> TEXTE DE LECTURE:
>>>>
* Ante Tomic est un journaliste, scénariste et écrivain croate que l’on a découvert l’année dernière avec « Miracle à la tombe des Aspics ». On retrouve dans « Qu’est-ce qu’un homme sans moustache ? », son premier roman publié en 2000, son univers de personnages hauts en couleurs, dans un village de l’arrière-pays dalmate au lendemain de la guerre d’indépendance de 1991-1995 : une veuve joyeuse, un prêtre alcoolique, un général de l’armée, un émigré ayant fait fortune en Allemagne, un poète auteur de haïkus, un ministre de la Défense… Une population bigarrée mais quelque peu dépassée, dont l’auteur se moque avec drôlerie et gentillesse. (Noir sur Blanc, 192 p., 21 €)
* C’est dans une bourgade d’Irlande du Nord, son pays, que nous transporte Michelle Gallen dans un premier livre enjoué, pour décrire le sombre quotidien de Majella, qui, à 27 ans, habite toujours chez sa mère alcoolique et travaille dans une baraque à frites. Son roman a pour titre « Ce que Majella n’aimait pas » – une liste qui se résume à deux mots, « les autres », tandis que le premier des dix trucs qu’elle trouve intéressant est « manger » ! Il nous plonge avec lucidité dans la monotonie morbide d’une vie engluée dans la graisse, racontée avec esprit et un verbe argotique. (Joëlle Losfeld, 342 p., 24 €)
* Idéale pour les amateurs de comédie, d’histoire et de polar, « le Rideau déchiré » est la deuxième enquête de Zofia Turbotyska, la Miss Marple à la polonaise découverte dans « Madame Mohr a disparu ». À la veille des festivités de Pâques, en 1895, une femme de chambre est retrouvée violée et poignardée. Faisant fi des convenances et de ses préjugés, la grande bourgeoise n’hésite pas à descendre dans les bas-fonds de Cracovie pour démêler une histoire tordue d’amour et de tromperie. Un « cosy-crime » revisité avec humour par le duo d’auteurs qui signe Maryla Szymiczkowa. (Agullo, 388 p., 22,50 €)
* Après « Queenie », salué et récompensé, l’Anglaise Candice Carty-Williams conforte son coup d’essai avec les aventures tragi-comiques d’une famille recomposée dans les quartiers sud de Londres, « les Pennington s’en sortent tout seuls ». Les cinq enfants, de quatre femmes différentes, de Cyril Pennington, n’ont rien en commun et ils ne se sont rencontrés qu’une fois dans leur enfance. Mais lorsque l’une d’entre eux, influenceuse branchée, a des ennuis, elle n’a d’autre choix que de faire appel à la fratrie désunie. Une approche sociétale à la fois drôle et touchante, à travers un échantillonnage choisi de personnalités. (Calmann-Lévy, 310 p., 20,90 €)
<<<<
> CONSIGNE 1: Traduisez en anglais cette phrase tirée des critiques de romans : « Les cinq enfants, de quatre femmes différentes, de Cyril Pennington, n'ont rien en commun et ils ne se sont rencontrés qu'une fois dans leur enfance. »
> CONSIGNE 2: Prolongez les critiques de romans au-delà de leur dernière phrase.

> DONNÉES BRUTES:
>>>>
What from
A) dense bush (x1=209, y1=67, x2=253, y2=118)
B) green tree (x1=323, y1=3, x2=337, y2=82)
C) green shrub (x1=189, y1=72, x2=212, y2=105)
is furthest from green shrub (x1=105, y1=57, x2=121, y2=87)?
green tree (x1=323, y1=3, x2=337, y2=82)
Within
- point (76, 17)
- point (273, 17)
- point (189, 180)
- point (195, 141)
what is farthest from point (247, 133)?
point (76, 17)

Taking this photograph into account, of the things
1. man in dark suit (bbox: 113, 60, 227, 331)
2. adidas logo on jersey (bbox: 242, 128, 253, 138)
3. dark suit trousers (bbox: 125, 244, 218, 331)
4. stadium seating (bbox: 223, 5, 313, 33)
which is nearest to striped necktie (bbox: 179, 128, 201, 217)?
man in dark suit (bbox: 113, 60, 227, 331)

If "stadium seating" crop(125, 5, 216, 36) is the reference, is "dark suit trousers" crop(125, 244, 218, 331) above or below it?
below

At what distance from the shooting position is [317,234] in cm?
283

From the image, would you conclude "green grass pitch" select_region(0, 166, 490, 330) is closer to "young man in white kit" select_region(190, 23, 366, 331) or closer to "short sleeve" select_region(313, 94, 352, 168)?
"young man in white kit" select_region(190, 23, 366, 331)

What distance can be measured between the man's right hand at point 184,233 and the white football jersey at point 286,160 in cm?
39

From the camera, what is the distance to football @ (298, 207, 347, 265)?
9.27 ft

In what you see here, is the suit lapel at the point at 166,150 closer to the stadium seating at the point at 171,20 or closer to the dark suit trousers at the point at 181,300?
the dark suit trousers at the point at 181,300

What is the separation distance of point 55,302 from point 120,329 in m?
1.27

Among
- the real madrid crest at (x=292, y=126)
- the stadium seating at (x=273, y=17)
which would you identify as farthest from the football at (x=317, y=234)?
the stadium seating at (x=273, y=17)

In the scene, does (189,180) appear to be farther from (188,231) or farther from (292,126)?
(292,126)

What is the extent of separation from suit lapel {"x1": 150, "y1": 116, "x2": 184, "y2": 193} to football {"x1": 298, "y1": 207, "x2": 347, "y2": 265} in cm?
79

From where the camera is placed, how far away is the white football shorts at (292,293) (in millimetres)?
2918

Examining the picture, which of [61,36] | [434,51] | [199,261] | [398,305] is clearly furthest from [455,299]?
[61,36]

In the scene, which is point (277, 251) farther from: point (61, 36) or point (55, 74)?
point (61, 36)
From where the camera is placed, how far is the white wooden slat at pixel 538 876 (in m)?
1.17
<<<<
> RÉPONSE 1: The five children of Cyril Pennington, by four different women, have nothing in common, and they met only once in their childhood.

> RÉPONSE 2:
* Séraphine est une jeune femme qui a tout pour être heureuse, avec un mari amoureux, une adorable petite fille et un travail épanouissant sans être trop prenant. Mais « Séraphine ne sait pas nager ». Pourquoi ? Après avoir réussi à garder son secret en se cachant derrière de faux alibis, le jour est arrivé de dévoiler le mensonge qui depuis tant d’années l’a contrainte à des mises en scène pas possibles. Un seul mensonge mais qui risque de signer la fin de son bonheur. À moins que… Une charmante histoire pas si banale, distillée par Anne-Lise Brochard avec une fausse légèreté. (Plon, 260 p., 20 €)
* Le poker était l’une des passions du poète et journaliste britannique Al Alvarez (1929-2019). Envoyé en 1981 par « The New Yorker » au championnat mondial de poker, les fameuses WSOP (World Series of Poker), il en est revenu avec un livre culte, traduit quarante ans après en français, « le Plus Gros Jeu ». Sa chronique épingle avec autant d’humour et de finesse Las Vegas, alors l’une des villes les plus extravagantes des États-Unis, que les joueurs amateurs et l’élite du poker professionnel. Des portraits étonnants et une réflexion sur le hasard et le risque, sur l’argent et le capitalisme. (Métailié, 198 p., 20 €)
* « Esthétique de la trahison » : un beau titre pour les sales manigances pré-électorales exposées par Stéphane Juvigny, qui doit savoir de quoi il parle parce qu’il a, nous dit-on, exercé dans des cabinets ministériels. Mais il s’agit d’un simple roman, qui raconte une campagne présidentielle où, sans surprise, certains veulent le pouvoir et d’autres le conserver. Des candidats les plus probables aux multiples intervenants des différents strates, tous les coups sont permis dans cette guéguerre pour arriver au sommet. Personnages hauts en couleurs et comportements hautement répréhensibles font le bonheur du lecteur. Toute ressemblance… (Fayard, 430 p., 21,90 €)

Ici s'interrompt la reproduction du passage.